* COSA FARAI
Prosegui l'intervista sul Team Gallina riportata più sotto, riprendendo subito dopo la sua ultima frase.

* BRANO DI TESTO
++++
Il 1981 fu un anno trionfale
«Sì, funzionò tutto a meraviglia, l’accoppiata Team Gallina –Lucchinelli fu spaziale. Lucchinelli era il pilota ideale per la mia squadra, perché faceva benissimo il suo mestiere, ovvero dare il gas senza entrare troppo nei dettagli tecnici. Ci diceva come andava la moto, noi facevamo le modifiche che ritenevamo necessarie, lui tornava in sella e tirava giù mezzo secondo. Fu una stagione straordinaria, che ci diede grandissima popolarità».

Eppure alla fine Lucky decise di lasciarvi per passare nello squadrone Honda: ci rimaneste male?
«Fu un brutto colpo, ma alla fine la Honda gli dava tre volte il nostro ingaggio e Lucchinelli è giustamente un pilota, non un filosofo. Magari mi dispiacque venirlo a sapere in aeroporto, quando mi trovai da solo a volare in Giappone per festeggiare il titolo con i vertici della Suzuki. Comunque è acqua passata, a Lucchinelli posso solo essere grato. A quel punto fu gioco forza prendere il migliore privato a disposizione, Franco Uncini. Lui era l’opposto di Lucky: pignolo, gli piaceva controllare tutto, portò anche un suo ottimo meccanico nella scuderia, ma quello che era importante è che ci diede il gas e ci aggiudicammo il secondo mondiale 500 di fila».

A cosa si deve questo dominio del Team Gallina?
«Eravamo una squadra molto organizzata e soprattutto non avevamo paura di innovare. A Le Mans ad esempio aggiungemmo uno spoiler che consentiva solo a Lucchinelli di fare in pieno la curva sul ponte Dunlop. In Finlandia, dove si passava dalla massima velocità alla prima, ci inventammo una specie di antisaltellamento sulla ruota posteriore che ci dette un secondo al giro. Fummo anche i primi a chiedere alla Michelin i pneumatici da 16, che ora tutti usano ma che allora sembravano assurdi per una moto, ed addirittura assieme a Tamburini progettammo un servosterzo per contrastarne la pesantezza. Credo che la mia esperienza come meccanico e come pilota sia stata molto importante».

Un dominio bruscamente interrotto dal grave incidente di Uncini
«Sì, il 1983 fu una bruttissima stagione, tra l’altro Uncini rientrò probabilmente anche troppo presto sotto la pressione degli sponsor, e comunque non era comprensibilmente in grado di competere ai massimi livelli. L’anno dopo convinsi personalmente il Presidente della Suzuki a non ritirarsi dalla 500 cc, ma decisero di fare progettare la moto ad un ingegnere che veniva dal trial, il quale realizzò una moto da 108 kg in luogo dei 120 del modello precedente. Peccato che avesse perso completamente di rigidezza e tutto l’anno proseguimmo a fare rinforzi al telaio, dato che a quello vecchio non si poteva tornare perché il nuovo motore era più stretto e più corto».
++++
* DATI GREZZI
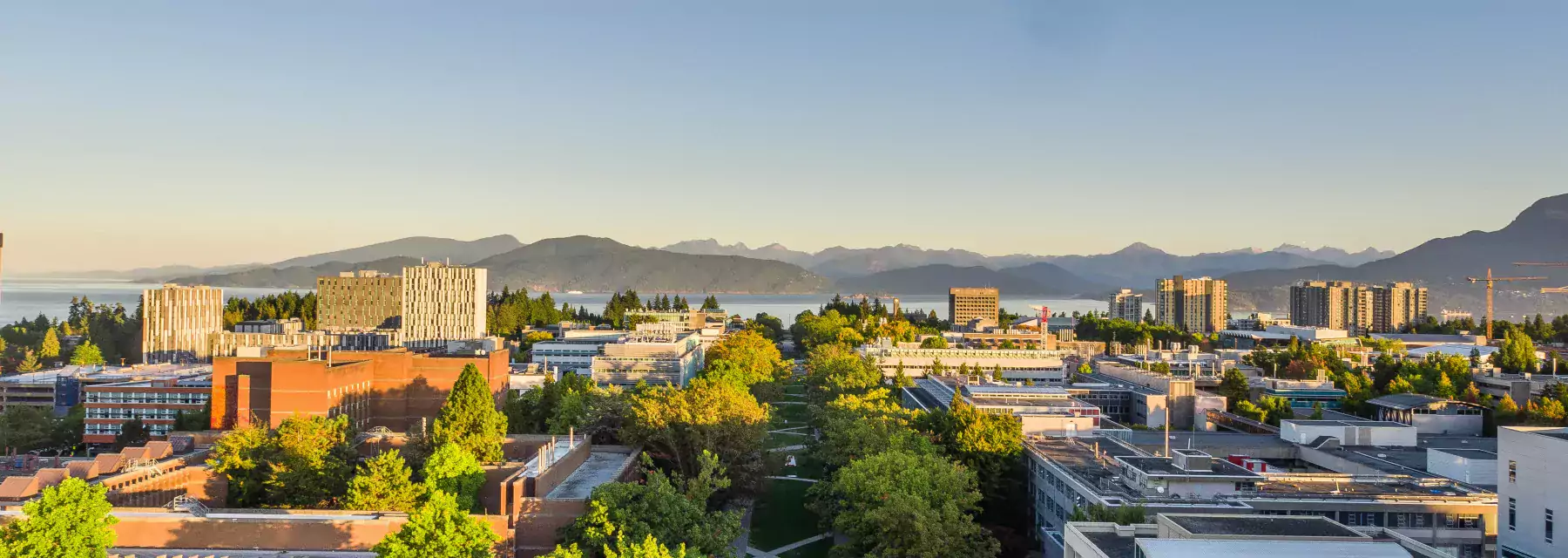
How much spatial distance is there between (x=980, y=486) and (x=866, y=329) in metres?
83.9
++++
* RISPOSTA AL COMPITO
 
Così le venne l’idea di costruirsi una moto da solo
«Non da solo, ma assumendo Massimo Tamburini, che aveva abbandonato la Bimota. Siccome lui non voleva lasciare Rimini, fu il team che tutte le settimane si trasferiva li da La Spezia. Da questa esperienza nacque la TGA1, una 500cc avanzatissima, tutta carenata e con una serie di soluzioni avveniristiche (ad esempio il radiatore ellittico che solo la Mitsubishi mi seppe realizzare), che conquistò l’attenzione di tutti. Purtroppo eccedemmo in ambizione, la moto era troppo innovativa e non fummo in grado di metterla a punto. Ci prendemmo però una bella rivincita con le moto di serie, progettando per la Cagiva la Aletta 125, che vendette tantissimo . La facemmo in pochissimo tempo, perché Castiglioni non era soddisfatto del progetto interno e ci commissionò in tutta fretta una nuova moto. Assieme a Tamburini progettammo anche la Ducati Paso, che riprendeva alcuni concetti della TGA, come la carenatura integrale e le ruote da 16».

Monocilindrica TGA6R1
Monocilindrica TGA6R1


Purtroppo il sodalizio con Tamburini durò poco
«Eh sì, i Castiglioni avevano capito che il centro di progettazione che avevamo messo in piedi era di eccellenza e lo rilevò assieme a Tamburini, denominandolo Centro Ricerca Cagiva, e sappiamo che moto ha sfornato….delle quali io mi sento un po’ partecipe.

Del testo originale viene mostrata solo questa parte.